Input records »

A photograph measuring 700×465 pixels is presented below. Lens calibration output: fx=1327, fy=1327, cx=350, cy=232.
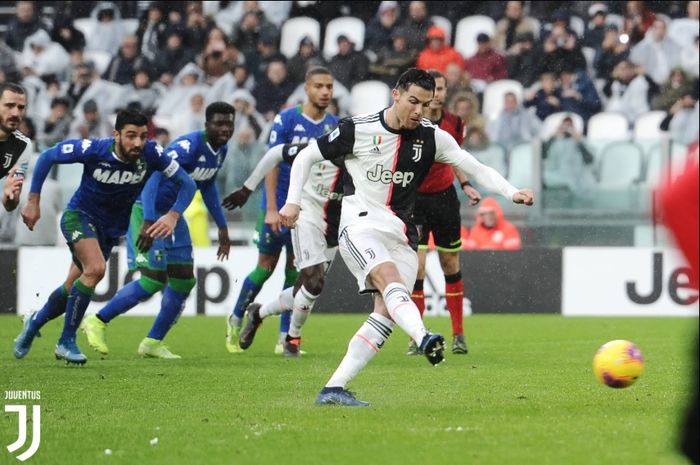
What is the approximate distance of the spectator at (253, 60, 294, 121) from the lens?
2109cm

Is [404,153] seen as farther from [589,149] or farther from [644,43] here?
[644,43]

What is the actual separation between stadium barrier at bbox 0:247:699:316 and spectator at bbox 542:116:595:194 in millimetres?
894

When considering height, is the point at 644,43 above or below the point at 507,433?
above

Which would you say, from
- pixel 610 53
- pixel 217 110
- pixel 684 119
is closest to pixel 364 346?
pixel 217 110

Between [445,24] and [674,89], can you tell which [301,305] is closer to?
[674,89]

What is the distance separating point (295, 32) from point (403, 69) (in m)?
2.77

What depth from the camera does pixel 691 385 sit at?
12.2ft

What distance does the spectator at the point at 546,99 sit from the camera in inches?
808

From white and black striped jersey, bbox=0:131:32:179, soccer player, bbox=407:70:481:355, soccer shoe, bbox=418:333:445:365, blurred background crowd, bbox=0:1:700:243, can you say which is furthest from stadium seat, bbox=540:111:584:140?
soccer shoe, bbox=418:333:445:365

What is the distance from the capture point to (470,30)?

What is required » Copy out again the entries from the line containing "Which would you say, from" through the last line of the entries, both ends included.

The result »
Which would you say, from
- pixel 610 53
- pixel 217 110
- pixel 684 119
is closest to pixel 364 346?
pixel 217 110

Between [445,24] and [674,89], can you tell which [301,305] is closer to?
[674,89]

What is the distance separating point (295, 32) from point (403, 69) (in m)?
2.77

What depth from the camera does pixel 691 385 sit at?
12.2ft

What distance does the spectator at the point at 546,99 sit from the camera in inches?
808

From white and black striped jersey, bbox=0:131:32:179, soccer player, bbox=407:70:481:355, soccer shoe, bbox=418:333:445:365, blurred background crowd, bbox=0:1:700:243, can you say which is furthest from stadium seat, bbox=540:111:584:140?
soccer shoe, bbox=418:333:445:365

What is the distance from the capture point to (470,30)?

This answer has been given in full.